Strengthening pensions also requires financial liberalization. A more sophisticated financial system, including a wider range of investment options and an open regulatory framework, would lay the foundation for the establishment of private pension funds to complement government efforts.

Second, labor markets need to be opened and the workforce expanded. The household registration (hukou) system and restrictions on the portability of social benefits hinder migration, geographical mobility and, ultimately, urbanization. Compounded by skill shortages, they impede China’s movement up the value chain. The 12th Five-Year Plan (2011-15) envisages a gradual dismantling of the hukou system, and the new leaders have indicated their intention to improve living conditions for China’s 220 million migrant workers. These efforts should be accelerated.

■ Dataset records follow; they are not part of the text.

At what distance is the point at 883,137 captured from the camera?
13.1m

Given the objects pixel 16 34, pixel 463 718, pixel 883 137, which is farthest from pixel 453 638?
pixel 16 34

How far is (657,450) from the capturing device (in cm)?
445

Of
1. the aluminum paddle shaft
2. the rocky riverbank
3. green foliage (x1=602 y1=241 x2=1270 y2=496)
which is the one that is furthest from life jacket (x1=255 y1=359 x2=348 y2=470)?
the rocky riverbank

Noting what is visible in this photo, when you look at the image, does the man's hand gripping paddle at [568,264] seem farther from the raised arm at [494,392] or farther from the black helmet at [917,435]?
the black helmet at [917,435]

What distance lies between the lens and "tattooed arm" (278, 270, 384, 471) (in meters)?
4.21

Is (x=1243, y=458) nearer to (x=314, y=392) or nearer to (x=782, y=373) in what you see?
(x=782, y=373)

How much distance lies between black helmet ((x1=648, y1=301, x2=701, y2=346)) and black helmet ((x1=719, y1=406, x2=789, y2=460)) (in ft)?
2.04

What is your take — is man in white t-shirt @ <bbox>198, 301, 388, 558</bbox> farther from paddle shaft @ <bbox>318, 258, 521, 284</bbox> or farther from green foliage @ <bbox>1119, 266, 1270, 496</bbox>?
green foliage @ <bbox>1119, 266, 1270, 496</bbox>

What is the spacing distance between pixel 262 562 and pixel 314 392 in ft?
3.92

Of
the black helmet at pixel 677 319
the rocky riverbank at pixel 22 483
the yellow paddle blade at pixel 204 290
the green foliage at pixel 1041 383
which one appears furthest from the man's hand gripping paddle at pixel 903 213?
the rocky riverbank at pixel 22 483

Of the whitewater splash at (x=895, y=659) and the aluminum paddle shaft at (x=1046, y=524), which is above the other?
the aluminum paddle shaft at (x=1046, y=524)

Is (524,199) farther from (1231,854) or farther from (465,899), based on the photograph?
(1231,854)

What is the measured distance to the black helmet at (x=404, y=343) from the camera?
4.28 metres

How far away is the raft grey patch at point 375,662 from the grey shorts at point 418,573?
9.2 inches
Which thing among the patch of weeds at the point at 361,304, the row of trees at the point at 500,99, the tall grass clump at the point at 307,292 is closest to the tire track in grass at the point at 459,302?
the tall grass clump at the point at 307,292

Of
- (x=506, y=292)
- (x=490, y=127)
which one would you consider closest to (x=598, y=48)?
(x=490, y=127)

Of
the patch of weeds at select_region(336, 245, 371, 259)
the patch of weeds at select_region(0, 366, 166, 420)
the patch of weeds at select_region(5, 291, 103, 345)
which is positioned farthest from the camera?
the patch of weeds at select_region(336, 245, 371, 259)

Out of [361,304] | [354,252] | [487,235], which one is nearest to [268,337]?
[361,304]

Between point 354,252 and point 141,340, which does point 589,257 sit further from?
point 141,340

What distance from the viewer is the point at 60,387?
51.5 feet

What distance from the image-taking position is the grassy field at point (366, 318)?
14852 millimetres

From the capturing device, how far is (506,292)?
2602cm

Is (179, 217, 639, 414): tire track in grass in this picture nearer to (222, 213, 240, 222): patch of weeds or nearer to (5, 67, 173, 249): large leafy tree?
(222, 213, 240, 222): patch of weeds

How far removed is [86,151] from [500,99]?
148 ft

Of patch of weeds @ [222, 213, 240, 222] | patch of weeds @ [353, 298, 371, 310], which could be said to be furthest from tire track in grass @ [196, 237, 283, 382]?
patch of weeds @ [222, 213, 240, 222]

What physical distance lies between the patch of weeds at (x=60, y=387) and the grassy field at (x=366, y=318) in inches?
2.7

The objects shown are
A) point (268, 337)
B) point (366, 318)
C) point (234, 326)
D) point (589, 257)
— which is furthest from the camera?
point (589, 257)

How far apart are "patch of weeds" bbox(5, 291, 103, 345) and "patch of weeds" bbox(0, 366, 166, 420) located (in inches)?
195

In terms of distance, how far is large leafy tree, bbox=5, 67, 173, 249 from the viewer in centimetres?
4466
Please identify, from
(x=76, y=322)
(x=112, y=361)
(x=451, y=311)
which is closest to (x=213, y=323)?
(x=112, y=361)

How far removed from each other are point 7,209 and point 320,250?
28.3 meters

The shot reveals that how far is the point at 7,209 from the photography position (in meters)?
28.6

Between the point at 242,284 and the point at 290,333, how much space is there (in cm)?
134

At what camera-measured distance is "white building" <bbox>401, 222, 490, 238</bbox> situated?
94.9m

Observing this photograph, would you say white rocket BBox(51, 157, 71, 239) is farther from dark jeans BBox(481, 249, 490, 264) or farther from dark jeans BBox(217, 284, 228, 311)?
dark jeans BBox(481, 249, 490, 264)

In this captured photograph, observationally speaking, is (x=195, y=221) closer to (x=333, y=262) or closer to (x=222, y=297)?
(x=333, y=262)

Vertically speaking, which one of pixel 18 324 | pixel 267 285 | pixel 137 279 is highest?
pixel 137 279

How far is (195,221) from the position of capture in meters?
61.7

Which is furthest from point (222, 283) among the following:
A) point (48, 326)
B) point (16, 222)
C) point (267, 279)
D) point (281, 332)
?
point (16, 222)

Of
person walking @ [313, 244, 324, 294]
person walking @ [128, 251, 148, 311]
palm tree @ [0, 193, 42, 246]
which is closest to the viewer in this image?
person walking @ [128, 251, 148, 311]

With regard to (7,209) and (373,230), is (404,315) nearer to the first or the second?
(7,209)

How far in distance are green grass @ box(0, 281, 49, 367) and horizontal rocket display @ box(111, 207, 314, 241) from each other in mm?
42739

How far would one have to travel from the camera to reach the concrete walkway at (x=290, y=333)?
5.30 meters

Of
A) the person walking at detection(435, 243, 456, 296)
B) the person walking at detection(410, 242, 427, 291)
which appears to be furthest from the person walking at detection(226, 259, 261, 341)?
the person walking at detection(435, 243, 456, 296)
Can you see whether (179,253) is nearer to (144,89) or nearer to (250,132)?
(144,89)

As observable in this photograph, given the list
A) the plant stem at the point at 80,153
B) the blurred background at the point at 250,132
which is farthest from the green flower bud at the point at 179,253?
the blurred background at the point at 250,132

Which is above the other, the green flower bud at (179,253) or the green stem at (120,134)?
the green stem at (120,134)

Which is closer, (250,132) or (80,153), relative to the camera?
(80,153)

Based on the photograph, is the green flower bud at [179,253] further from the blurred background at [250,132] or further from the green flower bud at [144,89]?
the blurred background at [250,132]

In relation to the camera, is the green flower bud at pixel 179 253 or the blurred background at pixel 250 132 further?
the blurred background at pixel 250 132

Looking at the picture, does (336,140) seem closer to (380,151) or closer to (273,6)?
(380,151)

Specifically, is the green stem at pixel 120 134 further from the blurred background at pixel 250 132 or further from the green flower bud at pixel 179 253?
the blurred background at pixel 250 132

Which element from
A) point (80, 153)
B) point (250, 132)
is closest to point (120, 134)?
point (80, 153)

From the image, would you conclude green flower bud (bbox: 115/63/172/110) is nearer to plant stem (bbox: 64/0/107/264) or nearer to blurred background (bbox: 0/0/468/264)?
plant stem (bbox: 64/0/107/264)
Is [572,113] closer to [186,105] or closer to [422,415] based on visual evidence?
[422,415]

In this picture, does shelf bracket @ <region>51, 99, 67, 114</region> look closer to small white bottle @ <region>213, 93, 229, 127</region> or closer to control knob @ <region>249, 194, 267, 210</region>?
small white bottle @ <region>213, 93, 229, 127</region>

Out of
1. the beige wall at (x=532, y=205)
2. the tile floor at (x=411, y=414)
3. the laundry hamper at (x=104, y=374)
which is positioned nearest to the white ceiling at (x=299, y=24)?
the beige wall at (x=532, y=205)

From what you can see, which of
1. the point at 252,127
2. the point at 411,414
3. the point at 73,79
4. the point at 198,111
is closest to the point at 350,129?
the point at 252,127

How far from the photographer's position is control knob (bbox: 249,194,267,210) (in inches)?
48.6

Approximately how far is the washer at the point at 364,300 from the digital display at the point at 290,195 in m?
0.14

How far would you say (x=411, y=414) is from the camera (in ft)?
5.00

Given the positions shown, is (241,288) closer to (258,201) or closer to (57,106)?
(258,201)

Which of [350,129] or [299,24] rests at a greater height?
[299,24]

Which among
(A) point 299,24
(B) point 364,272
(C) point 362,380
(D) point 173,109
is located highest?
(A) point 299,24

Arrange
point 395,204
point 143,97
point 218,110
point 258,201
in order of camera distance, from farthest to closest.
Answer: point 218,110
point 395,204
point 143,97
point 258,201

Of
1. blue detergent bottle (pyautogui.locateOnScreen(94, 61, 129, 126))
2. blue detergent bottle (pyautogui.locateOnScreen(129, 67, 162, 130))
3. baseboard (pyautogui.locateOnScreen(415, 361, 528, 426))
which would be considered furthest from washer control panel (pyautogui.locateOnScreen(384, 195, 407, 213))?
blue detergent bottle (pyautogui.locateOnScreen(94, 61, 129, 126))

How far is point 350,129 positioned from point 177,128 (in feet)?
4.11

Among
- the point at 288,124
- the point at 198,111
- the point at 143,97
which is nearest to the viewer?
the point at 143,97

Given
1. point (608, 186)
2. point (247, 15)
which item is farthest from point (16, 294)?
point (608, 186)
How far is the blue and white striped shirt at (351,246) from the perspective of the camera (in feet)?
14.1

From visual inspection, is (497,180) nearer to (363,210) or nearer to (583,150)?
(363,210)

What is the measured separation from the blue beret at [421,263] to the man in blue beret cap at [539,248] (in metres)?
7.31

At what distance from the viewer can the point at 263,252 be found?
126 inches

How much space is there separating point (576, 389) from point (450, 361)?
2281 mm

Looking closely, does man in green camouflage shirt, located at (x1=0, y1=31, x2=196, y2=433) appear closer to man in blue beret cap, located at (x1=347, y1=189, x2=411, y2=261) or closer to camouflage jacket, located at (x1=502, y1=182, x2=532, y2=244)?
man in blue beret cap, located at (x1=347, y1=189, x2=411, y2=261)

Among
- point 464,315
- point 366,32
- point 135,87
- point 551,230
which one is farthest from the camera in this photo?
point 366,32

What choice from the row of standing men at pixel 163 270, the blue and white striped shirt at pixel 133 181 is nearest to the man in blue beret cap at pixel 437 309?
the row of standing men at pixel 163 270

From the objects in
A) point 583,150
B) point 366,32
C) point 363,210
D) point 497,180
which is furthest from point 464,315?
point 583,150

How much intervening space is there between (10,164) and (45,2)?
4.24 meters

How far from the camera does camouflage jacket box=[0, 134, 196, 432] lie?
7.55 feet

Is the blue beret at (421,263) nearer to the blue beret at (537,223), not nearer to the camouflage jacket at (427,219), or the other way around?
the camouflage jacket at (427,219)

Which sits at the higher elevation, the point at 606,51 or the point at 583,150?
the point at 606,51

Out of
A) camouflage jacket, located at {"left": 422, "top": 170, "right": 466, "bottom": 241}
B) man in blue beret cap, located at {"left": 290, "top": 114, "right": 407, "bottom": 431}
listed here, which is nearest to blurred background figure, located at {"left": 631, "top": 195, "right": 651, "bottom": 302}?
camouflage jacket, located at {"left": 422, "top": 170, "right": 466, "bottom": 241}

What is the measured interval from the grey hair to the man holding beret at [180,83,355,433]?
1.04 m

In line with high-income countries, China should also consider raising the retirement age. The current general retirement ages, 60 for men and 55 for women, date back to 1950, when life expectancy was much lower. China may also need to consider other measures to increase labor supply, such as reviewing immigration policies.

Third, workers’ skills need strengthening, and productivity and innovation need to be enhanced. Otherwise, deficits in the labor force will erode the country’s competitiveness, reducing exports and economic growth. Substantial investments in research and development and a shift toward student-centered education are essential to increase labor productivity and support innovation.

As production becomes more sophisticated, the technical and vocational skills of the workforce are increasingly important. Skill development must be aligned with labor market needs and help companies respond flexibly to changing circumstances. China currently suffers from skill shortages in several sectors, and a rapidly aging population is likely to reduce labor market flexibility.

Greater investments in human development will result in higher labor productivity and help indigenous innovation to take root. High literacy rates and universal primary education are not sufficient for China to raise incomes. Tertiary education, and technical and vocational education need to be aligned with the country’s development strategy, supported by private and public initiatives. The government must ensure that all income groups have an opportunity to acquire the skills demanded by innovation-driven growth.

The new leadership has embraced the need for reform. China’s strong fiscal position provides ample room to finance the transition to consumption-based growth, supported by increased public spending. The two annual sessions present a unique opportunity to broaden what is already an impressive and far-reaching reform agenda.